Journal - Energy Policy
While the journal I have chosen isn’t only for media technology, it do in fact contain it from time to time. I believe the environment is an important field where Media Technology and ICT can make a difference, as the video example at the end showcases. The journal have an impact factor of 2.7 and 5-year impact factor of 3.2 which is quite good. Although this is part due to the fact that they don’t only publish in the field of ICT, which obviously means that they can get a broader citation. Nevertheless, I think this journal is both fitting and very interesting.
Paper - Making energy visible: A qualitative field study of how householders interact with feedback from smart energy monitors
Published in Energy Policy, this particular academic paper have an impact factor of 54 according to the google scholar ratio. The paper, by Tom Hargreaves, Michael Nye and Jacquelin Burgess, is a qualitative study of household energy consumption. For a year selected households in the UK participated in a trial where they tested the effects of having monitors which displayed their energy consumption. They tried three different monitors, which differed regarding how much information that was displayed. It went from low to high information flow and different kinds of capabilities of the monitors.The most advanced one could display 100 individual units. The study is very much like the now ongoing trials of the swedish enerfy company E.ON called “Sveriges största energisparexperiment” (which can be found [in swedish] on http://experimentet.eon.se/#nyheter).
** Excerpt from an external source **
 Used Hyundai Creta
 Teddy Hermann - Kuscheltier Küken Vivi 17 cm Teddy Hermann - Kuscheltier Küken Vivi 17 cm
I’ll focus my critic on the findings.
To analyze the findings, they used a method called grounded theory. From my understanding, grounded theory is a way to make a relation between different qualitative data and from that formulate a hypothesis for the research. So it’s kind of opposite of traditional research. Anyhow, I think that they present the data in a way that is easily understandable. They first describe the general consensus and then point it out with a quote from the interviews. The data is selective and only showing small parts of what they have, but I think that is understandable when dealing with qualitative data, especially interviews. It isn’t easy making it understandable for the reader, and you do really get a lot of data during interviews. I think they have made a good selection of what data to show. In conclusion, they did an ok job for nine (9) pages.
Questions
- Sense-data is the data with which we perceive the world, eg sound, touch, sight etc.
- Proposition is when we know facts about an object without knowing the said object in person. Statement of fact is similar; it instead deals with properties which we are familiar with, particular and universal. In general, these two concepts deal with knowledge/facts that we ourself don’t necessarily have experienced, which is the way they differentiate from other verbal expressions.
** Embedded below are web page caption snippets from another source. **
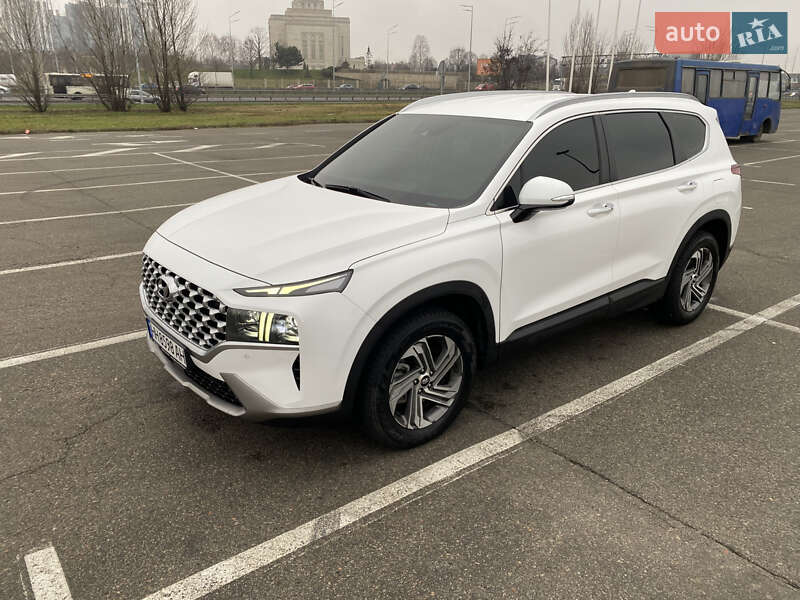 Внедорожник / Кроссовер Hyundai Santa FE 2021 в Киеве фото 22 Внедорожник / Кроссовер Hyundai Santa FE 2021 в Киеве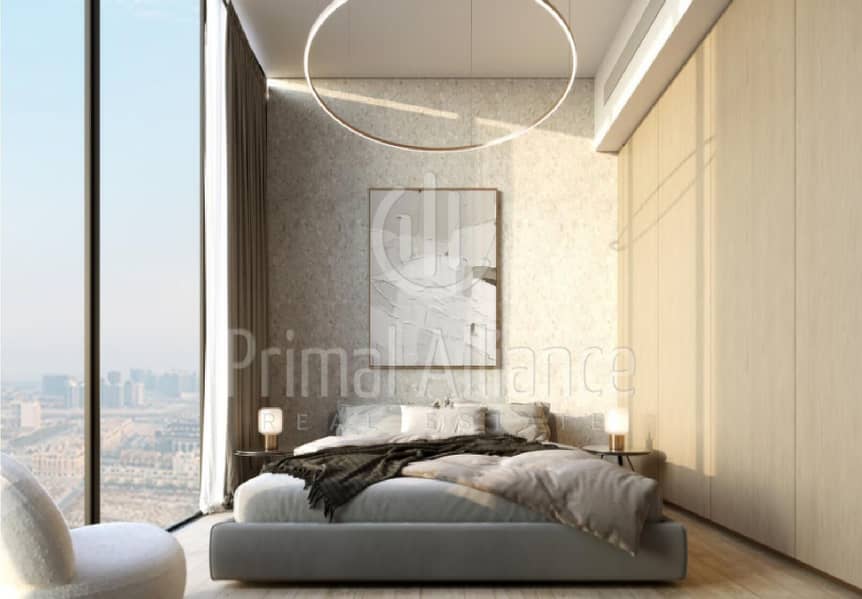 Panoramic View | Premium Amenities | High ROI - Image 7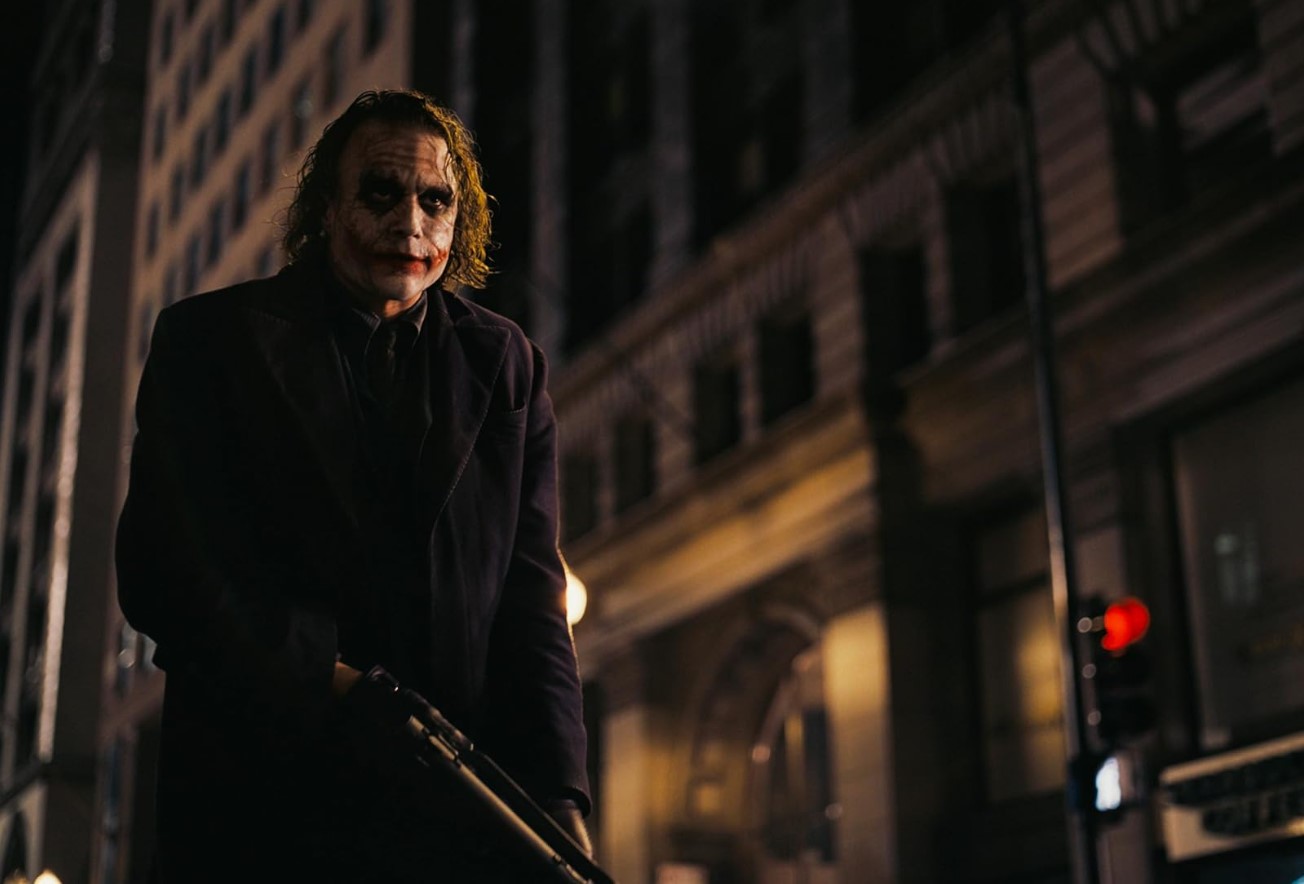 6 Best Action Movies On Max 4 The Dark Knight, Warner Bros.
- “a phrase of the form 'the so-and-so' (in the singular) I shall call a 'definite' description”. My interpretation of definite description is that it means that a person or an object, and only that, have a qualitative of some sort.
- The main points for chapter 13 is that the more points provided for a fact, the more likelihood of it being true is higher; also, the more something is alike another, the more doubt you’ll have about the differences. The main points of chapter 14 is that philosophy have many similarities with other sciences, but differentiates in the fact that it is very self-doubting. The second important point of the chapter is that we as a species don’t have the true abillity to know the world a priori at this point in time.